Notice that the tag and attribute names have been lowercased, and the ô entity decoded within the alt attribute.

7.2.2. End-Tag Tokens

When $token->[0] is "E", the token represents an end-tag:

[ "E", $tag, $source ]

The components of this tag are:

$tag: The lowercase name of the tag being closed.
$source: The original HTML for this token.

Parsing this HTML:

</A>

gives this token:

[ 'E', 'a', '</A>' ]

7.2.3. Text Tokens

When $token->[0] is "T", the token represents text:

["T", $text, $should_not_decode]

The elements of this array are:

$text: The text, which may have entities.
$should_not_decode: A Boolean value true indicating that you should not decode the entities in $text.

Tokenizing this HTML:

&amp; the

gives this token:

[ 'T',
  ' &amp; the',
  ''
]

The empty string is a false value, indicating that there's nothing stopping us from decoding $text with decode_entities( ) from HTML::Entities:

decode_entities($token->[1]) if $token->[2];

Text inside <script>, <style>, <xmp>, <listing>, and <plaintext> tags is not supposed to be entity-decoded.
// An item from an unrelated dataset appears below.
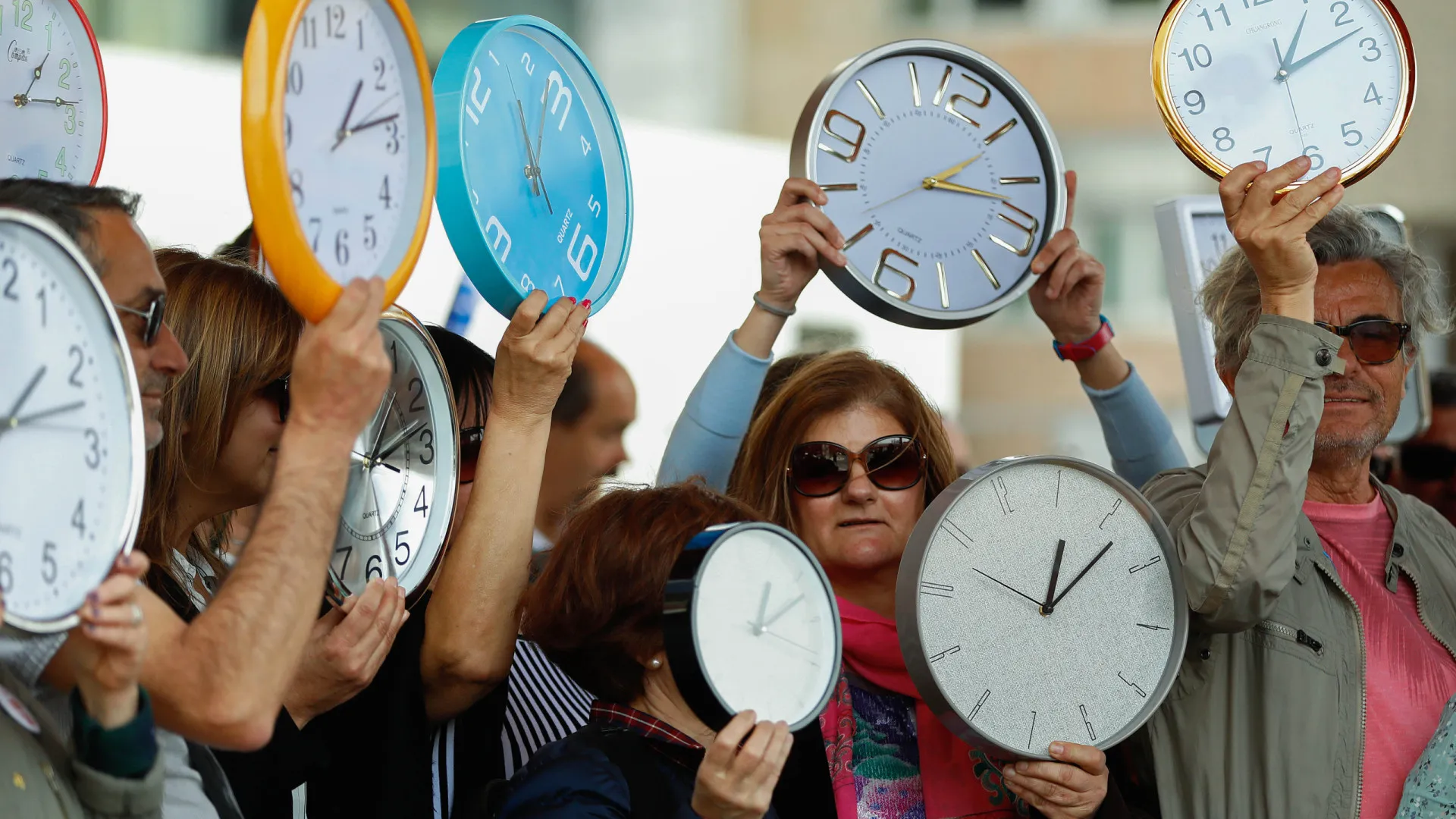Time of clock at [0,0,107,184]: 1:13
It is for such text that $should_not_decode is true.

7.2.4. Comment Tokens

When $token->[0] is "C", you have a comment token:

["C", $source]

The $source component of the token holds the original HTML of the comment. Most programs that process HTML simply ignore comments.

Parsing this HTML

<!-- Shatner's best known r&ocirc;le -->

gives us this $token value:

[ 'C', #0: we're a comment
  '<!-- Shatner's best known r&ocirc;le -->'  #1: source
]

7.2.5. Markup Declaration Tokens

When $token->[0] is "D", you have a declaration token:

["D", $source]

The $source element of the array is the HTML of the declaration. Declarations rarely occur in HTML, and when they do, they are rarely of any interest. Almost all programs that process HTML ignore declarations.

This HTML:

<!DOCTYPE HTML PUBLIC "-//W3C//DTD HTML 3.2 Final//EN">

gives this token:

[ 'D',
  '<!DOCTYPE HTML PUBLIC "-//W3C//DTD HTML 3.2 Final//EN">'
]

7.2.6. Processing Instruction Tokens

When $token->[0] is "PI", the token represents a processing instruction:

[ "PI", $instruction, $source ]

The components are:

$instruction: The processing instruction stripped of initial <? and trailing >.
$source: The original HTML for the processing instruction.

A processing instruction is an SGML construct rarely used in HTML. Most programs extracting information from HTML ignore processing instructions. If you do handle processing instructions, be warned that in SGML (and thus HTML) a processing instruction ends with a greater-than (>), but in XML (and thus XHTML), a processing instruction ends with a question mark and a greater-than sign (?>).

Tokenizing:

<?subliminal message>

gives:

[ 'PI', 'subliminal message', '<?subliminal message>' ]